What about the change of family name of one of the spouses?

Getting married also means having to deal with a possible change of name. In France, the United States and Japan, for example, the wife usually takes the husband's surname, while in Italy and Spain, each spouse keeps their own family name. 

However, modernity being what it is, many legislations are more and more flexible on this matter, especially in Western countries. In France, for instance, it's possible to keep one's maiden name or to take both surnames to make a compound name. In Germany, on the other hand, the two future spouses will have to choose which name to use before the wedding date, and so in that sense, the husband can very well opt to bear his wife's family name if he so wishes.

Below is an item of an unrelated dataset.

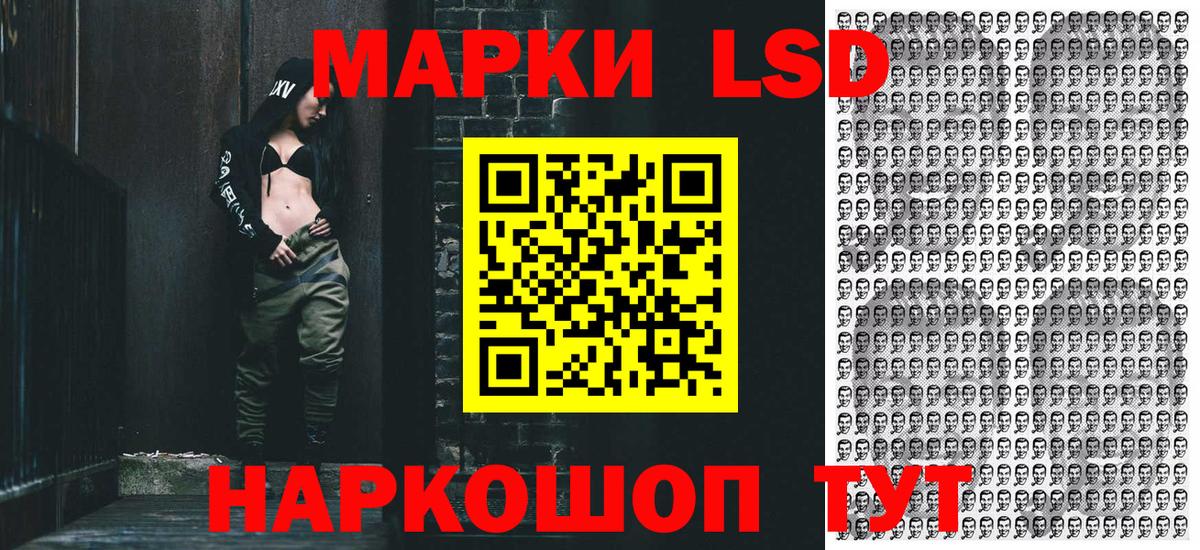 Наркотические марки 1,8мг Калуга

Following a change of name, it is essential that you make it official with all the organizations where your former family name is registered. The change of name needs to be first notified to the local administration, such as the prefecture and other national agencies. As a matter of fact, the same procedure will need to be done for those of your country of origin. For guidance, contact your consulate or embassy.

You will also have to change your identity papers, especially by taking the appropriate actions concerning your passport, identity card, driver's license, and visa if you need to have one to live in your current country.

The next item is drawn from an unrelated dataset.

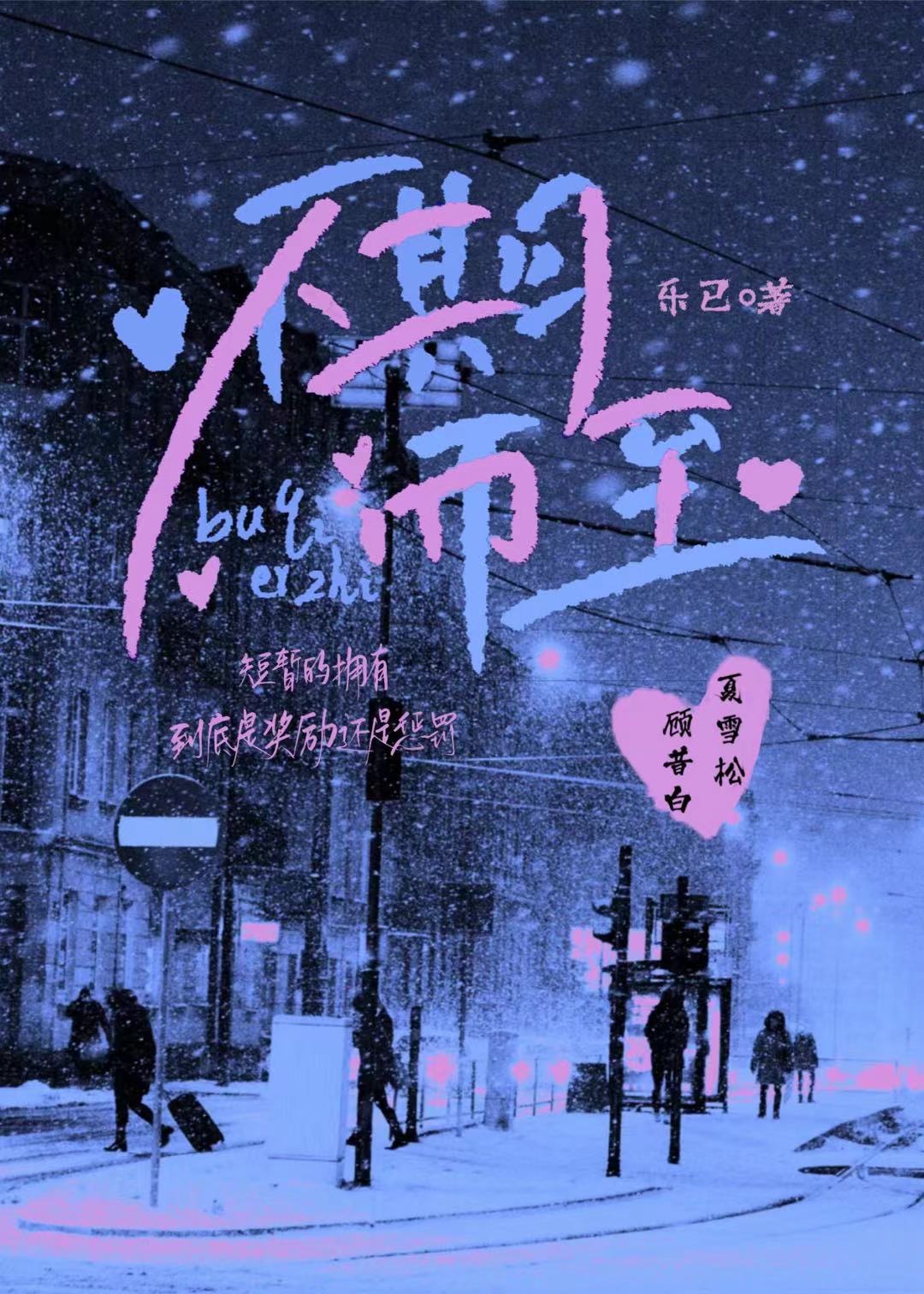 不期而至免费观看电视剧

You will need to make sure that your change of name is reflected within organizations such as social security, health insurance, pension fund, tax department, banks, your employer and/or job search organization, your telephone and internet provider, postal services, your energy and water supplier, and any other service or organization that has your old last name.

Finally, notify all your contacts who may not be aware of your marriage, such as your doctor or the association in which you volunteer.

Inequalities in LGBTQ+ marriages around the world

If you're an expat LGBTQ+ couple, you should always keep in mind that marriage for all is not legal everywhere. In fact, there is only a small fraction of the world that gives everyone, including LGBTQ+ couples, the opportunity to get married and start a family. For the time being, the following countries have legalized marriage for all: the Netherlands (the first country to legalize it in 2001), Belgium, Spain, Liechtenstein, Norway, Sweden, Portugal, Iceland, Denmark, France, Luxembourg, Ireland, Finland, Malta, Germany, Austria, Switzerland, the United States, New Zealand, Australia, Canada, Costa Rica, Brazil, Argentina, Chile, Ecuador, Mexico and Taiwan.

Other countries like Hungary, Croatia, Greece, Estonia, Cyprus, Italy and the Czech Republic only allow civil unions.

However, many countries still prohibit and even penally sanction same-sex marriage, especially in Africa and the Middle East, but also Russia, Bulgaria, Latvia, Lithuania, Poland, Romania and Slovakia.

The road is still long, but doors are opening, and things are progressing slowly. In the meantime, if possible, a short trip to one of the countries that allow same-sex marriage can be a solution to your wish to get married! However, your union will not be legally recognized in your host country.

What about the transcription of the marriage certificate?

If you get married during your stay abroad, a legally valid transcription of your marriage certificate must be submitted to have your marriage recognized in your country of origin or in another country, should you need to go elsewhere. And this is not always easy to obtain. Here again, the local authorities, consulates and embassies will be at your service to get it. Some requests can be made online to facilitate the process, but in other cases, it will be necessary to present it by mail or to do it physically at the office of the competent authorities.  

We know this is quite a lot to process, but now you know everything about expatriate marriage. Check everything out beforehand, and gather all the information you can, not only from the competent authorities but also from your friends and acquaintances in your host country, especially those who are expats themselves and who got married there. The rest will take care of itself. Long live the future and newlywed couples!